Thursday, June 5, 2008

Add another to the list of desirable Brazilian imports


A couple of weeks back, Petrobas, the Brazilian state-controlled oil company announced they had struck oil about 150 miles off the coast of Sao Paulo state. This find sits adjacent to the company’s massive Tupi field which was discovered two years ago and remains the world’s largest find since 2000 and the biggest in the Western Hemisphere since 1976.

Brazilians, though, say they are going to forego drilling and continue their pursuit of alternative forms of energy such as wind, solar and ethanol. Naw, just kidding – they’re gonna drill.

The Brazilians won’t say just how much of that black sticky stuff is setting down there so let’s put it this way: The Brazilians as a result of Tupi and this most recent find, have locked up 80% of the world’s fleet of vessels capable of drilling in deep water and have plans to lease 40 more drilling vessels and semisubmersible oil platforms starting in 2017.

Meanwhile, back in the states, as the price of 87 octane rose to $4.37/gallon here in San Diego, the price-gouging rolls on completely unabated. The gougers profit margin is 15 cents on the dollar as compared to the 4 cents on the dollar that the oil companies make and yet it’s the gougers who have been pitching a fit and have been the ones sounding aggrieved of late with all their grandstanding and worthless hearings.

But don’t fret. Just a couple years back an agreement was reached that allowed for off-shore drilling just 50-90 miles off the Florida Keys. Unfortunately, its gonna be these guys. And any bets, they won’t employ slant drilling techniques to tap into our own untouchable off-shore reserves which are part and parcel to the estimated 112 billion barrels of oil in nonpark federal lands in the West, Alaska and under water? Go right ahead. And lets not even get into the abyssmal environmental and pollution track record possessed by these people.

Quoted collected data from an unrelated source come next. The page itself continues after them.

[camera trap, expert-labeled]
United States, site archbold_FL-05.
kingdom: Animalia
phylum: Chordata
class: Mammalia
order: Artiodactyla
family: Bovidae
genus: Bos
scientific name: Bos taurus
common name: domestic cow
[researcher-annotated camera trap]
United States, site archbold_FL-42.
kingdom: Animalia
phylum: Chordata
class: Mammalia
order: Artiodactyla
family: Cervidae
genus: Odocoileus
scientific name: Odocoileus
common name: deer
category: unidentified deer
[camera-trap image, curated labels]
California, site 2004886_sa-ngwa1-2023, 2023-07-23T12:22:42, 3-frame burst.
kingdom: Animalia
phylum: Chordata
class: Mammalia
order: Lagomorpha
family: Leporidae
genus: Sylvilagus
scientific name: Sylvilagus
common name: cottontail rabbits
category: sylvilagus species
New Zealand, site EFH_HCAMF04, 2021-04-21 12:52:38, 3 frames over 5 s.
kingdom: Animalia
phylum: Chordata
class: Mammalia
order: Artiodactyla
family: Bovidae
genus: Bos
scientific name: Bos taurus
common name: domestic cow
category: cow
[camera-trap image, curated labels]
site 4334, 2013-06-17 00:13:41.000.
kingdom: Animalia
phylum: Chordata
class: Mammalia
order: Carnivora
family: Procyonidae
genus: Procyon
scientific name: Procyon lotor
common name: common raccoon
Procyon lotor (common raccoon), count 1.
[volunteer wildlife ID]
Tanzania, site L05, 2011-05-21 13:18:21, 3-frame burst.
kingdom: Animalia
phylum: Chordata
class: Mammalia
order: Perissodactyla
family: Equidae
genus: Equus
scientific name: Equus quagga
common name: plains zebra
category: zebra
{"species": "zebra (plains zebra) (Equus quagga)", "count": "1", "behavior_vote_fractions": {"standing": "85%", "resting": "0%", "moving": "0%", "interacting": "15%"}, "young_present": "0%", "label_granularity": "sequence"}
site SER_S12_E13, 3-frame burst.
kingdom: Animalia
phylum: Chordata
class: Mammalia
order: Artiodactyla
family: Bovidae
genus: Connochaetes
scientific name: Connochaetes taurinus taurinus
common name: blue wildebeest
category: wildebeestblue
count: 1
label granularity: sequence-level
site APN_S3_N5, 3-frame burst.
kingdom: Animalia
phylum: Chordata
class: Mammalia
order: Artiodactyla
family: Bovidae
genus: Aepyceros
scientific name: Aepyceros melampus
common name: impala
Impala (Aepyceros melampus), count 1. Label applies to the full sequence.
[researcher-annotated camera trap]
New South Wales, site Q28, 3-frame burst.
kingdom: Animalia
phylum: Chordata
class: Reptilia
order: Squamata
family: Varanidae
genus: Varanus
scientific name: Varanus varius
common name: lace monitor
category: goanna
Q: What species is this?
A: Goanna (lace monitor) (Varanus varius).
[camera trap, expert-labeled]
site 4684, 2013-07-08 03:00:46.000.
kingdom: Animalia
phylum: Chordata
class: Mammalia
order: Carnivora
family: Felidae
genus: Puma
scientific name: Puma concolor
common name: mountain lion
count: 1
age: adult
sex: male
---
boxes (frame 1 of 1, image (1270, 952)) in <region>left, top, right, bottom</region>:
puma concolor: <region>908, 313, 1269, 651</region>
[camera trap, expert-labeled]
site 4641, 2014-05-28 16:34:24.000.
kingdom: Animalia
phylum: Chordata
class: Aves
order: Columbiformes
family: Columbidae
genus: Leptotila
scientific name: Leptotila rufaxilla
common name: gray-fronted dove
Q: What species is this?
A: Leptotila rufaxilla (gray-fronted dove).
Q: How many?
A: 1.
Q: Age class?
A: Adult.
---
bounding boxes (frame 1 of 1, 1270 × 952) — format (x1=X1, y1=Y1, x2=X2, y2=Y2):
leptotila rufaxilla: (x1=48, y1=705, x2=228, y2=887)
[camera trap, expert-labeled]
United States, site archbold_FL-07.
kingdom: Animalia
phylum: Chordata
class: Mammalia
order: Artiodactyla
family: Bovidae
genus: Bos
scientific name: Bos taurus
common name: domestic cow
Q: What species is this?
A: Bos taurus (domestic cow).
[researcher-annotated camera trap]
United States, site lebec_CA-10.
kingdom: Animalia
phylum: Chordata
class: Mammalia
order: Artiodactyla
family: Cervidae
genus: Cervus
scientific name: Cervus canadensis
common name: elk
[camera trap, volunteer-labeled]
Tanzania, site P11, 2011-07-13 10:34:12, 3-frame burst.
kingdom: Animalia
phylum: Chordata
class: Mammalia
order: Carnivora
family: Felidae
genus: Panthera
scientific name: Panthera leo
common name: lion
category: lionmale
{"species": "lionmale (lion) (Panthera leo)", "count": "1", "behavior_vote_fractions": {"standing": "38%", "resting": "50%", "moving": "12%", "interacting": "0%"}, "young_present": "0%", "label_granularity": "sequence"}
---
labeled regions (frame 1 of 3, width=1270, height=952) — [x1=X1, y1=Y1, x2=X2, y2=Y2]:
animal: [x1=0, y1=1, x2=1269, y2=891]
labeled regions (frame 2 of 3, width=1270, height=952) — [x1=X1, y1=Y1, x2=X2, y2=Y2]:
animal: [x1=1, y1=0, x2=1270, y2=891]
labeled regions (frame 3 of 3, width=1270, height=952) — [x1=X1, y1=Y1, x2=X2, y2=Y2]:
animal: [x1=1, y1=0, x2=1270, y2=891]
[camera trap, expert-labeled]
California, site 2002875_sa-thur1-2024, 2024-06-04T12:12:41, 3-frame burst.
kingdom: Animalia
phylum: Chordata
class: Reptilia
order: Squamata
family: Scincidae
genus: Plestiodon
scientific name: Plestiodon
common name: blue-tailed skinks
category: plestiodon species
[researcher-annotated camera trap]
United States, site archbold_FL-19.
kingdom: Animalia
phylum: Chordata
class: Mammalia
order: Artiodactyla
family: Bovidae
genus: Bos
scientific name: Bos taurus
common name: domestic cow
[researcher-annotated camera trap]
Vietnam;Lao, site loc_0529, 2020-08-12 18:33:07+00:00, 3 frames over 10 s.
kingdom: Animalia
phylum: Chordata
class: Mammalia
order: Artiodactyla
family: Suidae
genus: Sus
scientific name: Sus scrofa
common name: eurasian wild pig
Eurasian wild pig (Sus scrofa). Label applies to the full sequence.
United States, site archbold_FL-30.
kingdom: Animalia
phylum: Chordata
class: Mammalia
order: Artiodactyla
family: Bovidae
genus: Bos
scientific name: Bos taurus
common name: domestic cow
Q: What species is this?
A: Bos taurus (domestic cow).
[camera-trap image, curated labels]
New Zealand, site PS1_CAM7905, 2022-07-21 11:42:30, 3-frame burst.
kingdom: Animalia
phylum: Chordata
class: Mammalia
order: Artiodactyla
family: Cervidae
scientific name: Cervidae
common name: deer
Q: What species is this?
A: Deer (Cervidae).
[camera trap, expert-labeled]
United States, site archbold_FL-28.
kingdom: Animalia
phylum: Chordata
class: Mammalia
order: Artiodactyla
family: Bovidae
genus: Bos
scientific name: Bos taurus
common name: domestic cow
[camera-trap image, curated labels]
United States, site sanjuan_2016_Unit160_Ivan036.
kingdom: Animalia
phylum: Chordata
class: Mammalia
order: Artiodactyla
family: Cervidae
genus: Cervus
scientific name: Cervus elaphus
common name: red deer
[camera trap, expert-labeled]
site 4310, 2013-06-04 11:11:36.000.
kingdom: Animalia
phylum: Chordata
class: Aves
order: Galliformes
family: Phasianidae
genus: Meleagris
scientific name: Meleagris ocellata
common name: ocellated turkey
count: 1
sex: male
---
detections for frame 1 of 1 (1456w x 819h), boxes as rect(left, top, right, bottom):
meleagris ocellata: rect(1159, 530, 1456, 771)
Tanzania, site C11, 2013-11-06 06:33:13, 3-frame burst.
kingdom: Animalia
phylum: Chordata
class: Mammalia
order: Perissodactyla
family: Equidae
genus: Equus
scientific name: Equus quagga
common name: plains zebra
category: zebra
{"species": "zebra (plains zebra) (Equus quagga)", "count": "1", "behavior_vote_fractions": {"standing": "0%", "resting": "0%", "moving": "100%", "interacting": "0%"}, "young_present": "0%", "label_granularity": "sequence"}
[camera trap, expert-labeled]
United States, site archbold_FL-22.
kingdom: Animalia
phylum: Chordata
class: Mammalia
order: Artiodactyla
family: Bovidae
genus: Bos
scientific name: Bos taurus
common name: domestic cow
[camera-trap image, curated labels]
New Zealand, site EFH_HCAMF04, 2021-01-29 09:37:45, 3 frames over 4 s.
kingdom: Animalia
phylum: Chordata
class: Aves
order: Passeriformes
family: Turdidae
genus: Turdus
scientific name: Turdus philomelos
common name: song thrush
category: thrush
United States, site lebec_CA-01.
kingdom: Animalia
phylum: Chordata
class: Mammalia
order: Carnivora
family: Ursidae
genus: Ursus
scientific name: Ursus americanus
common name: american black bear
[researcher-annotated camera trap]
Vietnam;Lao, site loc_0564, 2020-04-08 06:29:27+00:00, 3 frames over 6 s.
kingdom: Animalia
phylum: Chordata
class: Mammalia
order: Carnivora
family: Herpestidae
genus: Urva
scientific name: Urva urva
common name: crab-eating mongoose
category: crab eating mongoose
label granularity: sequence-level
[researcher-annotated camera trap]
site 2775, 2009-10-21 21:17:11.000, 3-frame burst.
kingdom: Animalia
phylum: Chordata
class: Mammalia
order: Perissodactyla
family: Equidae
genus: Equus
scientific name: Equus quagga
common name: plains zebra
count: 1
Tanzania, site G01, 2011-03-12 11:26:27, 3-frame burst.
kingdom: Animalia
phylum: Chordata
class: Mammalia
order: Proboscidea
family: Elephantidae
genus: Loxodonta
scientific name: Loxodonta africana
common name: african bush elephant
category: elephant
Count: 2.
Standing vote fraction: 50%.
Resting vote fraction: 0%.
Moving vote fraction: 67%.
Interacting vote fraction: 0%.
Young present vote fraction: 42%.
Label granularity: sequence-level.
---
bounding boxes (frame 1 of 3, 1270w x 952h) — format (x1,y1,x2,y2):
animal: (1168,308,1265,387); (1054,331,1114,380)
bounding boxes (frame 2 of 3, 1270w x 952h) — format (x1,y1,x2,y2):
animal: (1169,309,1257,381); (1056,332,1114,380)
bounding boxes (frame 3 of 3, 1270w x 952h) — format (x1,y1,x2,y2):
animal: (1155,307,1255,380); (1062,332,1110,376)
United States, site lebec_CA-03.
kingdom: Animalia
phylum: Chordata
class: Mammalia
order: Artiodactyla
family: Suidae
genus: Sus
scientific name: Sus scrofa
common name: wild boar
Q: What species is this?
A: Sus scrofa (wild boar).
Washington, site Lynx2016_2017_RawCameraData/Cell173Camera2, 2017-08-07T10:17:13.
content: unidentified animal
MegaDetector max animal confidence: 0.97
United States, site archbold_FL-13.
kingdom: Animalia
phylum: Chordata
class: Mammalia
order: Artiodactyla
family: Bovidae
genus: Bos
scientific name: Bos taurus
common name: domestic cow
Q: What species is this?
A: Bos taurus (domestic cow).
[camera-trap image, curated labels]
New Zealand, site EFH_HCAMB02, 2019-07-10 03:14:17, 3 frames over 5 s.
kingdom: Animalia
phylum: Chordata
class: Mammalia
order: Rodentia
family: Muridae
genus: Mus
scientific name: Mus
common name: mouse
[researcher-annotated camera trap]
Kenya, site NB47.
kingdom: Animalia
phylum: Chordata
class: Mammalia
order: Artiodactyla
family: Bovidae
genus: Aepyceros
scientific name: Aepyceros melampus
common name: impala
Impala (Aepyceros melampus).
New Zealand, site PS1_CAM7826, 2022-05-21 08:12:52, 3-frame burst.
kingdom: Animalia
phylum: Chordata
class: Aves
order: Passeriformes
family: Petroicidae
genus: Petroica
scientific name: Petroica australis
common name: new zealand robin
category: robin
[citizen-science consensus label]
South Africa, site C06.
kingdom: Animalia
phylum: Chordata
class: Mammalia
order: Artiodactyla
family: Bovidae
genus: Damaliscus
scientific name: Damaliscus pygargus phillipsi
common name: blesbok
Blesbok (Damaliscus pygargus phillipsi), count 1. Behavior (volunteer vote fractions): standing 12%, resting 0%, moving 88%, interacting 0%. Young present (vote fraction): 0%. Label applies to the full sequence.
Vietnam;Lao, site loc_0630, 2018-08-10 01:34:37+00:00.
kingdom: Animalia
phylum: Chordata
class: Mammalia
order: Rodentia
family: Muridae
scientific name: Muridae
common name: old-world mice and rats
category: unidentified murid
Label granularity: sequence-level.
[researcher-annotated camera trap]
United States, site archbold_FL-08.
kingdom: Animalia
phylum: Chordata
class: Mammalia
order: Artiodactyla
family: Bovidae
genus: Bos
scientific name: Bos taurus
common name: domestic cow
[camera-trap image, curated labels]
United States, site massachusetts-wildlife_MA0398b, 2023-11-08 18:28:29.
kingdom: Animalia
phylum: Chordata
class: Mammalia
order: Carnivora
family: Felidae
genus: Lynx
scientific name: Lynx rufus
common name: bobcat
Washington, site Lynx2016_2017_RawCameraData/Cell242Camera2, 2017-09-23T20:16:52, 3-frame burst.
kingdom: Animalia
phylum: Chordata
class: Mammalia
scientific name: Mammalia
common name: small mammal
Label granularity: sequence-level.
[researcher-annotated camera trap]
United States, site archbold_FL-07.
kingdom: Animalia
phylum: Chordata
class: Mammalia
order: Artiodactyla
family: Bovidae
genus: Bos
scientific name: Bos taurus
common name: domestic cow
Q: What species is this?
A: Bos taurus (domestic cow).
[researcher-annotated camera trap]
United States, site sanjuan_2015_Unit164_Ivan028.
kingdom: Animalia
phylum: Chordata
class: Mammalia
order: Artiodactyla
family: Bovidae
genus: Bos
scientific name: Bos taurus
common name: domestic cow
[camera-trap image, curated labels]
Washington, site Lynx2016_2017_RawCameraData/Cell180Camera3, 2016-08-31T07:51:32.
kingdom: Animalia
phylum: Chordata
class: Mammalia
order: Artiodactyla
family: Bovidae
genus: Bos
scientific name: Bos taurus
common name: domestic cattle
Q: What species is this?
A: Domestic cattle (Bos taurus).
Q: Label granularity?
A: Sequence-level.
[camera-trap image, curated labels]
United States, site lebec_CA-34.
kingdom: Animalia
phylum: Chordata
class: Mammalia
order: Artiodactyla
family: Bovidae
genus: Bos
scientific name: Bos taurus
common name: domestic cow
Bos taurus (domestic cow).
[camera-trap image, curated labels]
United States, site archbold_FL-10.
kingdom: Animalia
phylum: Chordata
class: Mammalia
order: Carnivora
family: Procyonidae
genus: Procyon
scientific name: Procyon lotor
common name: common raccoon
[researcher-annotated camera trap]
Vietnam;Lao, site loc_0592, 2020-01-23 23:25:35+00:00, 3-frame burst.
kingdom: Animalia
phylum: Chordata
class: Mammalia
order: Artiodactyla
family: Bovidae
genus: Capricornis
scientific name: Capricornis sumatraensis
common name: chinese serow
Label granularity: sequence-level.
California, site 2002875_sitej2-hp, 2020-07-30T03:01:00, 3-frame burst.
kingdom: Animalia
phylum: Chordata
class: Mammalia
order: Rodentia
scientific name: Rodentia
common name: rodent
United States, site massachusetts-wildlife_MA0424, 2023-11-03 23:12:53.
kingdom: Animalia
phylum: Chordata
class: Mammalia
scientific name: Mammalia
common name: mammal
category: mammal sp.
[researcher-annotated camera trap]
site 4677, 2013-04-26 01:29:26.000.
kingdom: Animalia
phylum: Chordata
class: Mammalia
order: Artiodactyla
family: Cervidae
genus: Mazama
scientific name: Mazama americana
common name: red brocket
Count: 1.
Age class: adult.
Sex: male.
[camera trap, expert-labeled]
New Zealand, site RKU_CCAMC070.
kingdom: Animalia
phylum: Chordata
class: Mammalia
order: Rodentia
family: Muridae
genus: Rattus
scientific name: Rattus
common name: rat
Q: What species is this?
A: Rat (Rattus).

But back to the Brazilians for a moment: at least they get the ethanol thing a bit better than we do. (Story here)

“Corn is food. Turning it into fuel, which is costly and energy-intensive, removes nourishment from the global food supply. Subsidizing corn-ethanol production in Iowa also diverts land from soy, another important staple.
Sugarcane is not a staple. It's eight times more productive than corn. It grows year round. It must be processed fast, so CO2-spewing transport to distant ethanol plants is impossible (unlike for corn).
Its leftover biomass can be used to produce electricity, enough, by some estimates, to provide a third of Brazil's power needs by 2030. Ethanol already accounts for about 50 percent of car fuel in Brazil. The vast extent of unused arable land - only 16 percent is cultivated - offers enormous scope. At $40 per barrel-of-oil-equivalent in Brazil, sugarcane ethanol makes strategic and economic sense.
Yet, the new U.S. farm bill extends the current steep ethanol import tariff - 54 cents a gallon - until 2010, to keep what Brazil makes out. The Iowa boondoggle marches on.”


Could the U.S. Government, if they tried, come up with a more completely counterproductive, wasteful, expensive, up is down, black is white energy policy? Moot question – they already have.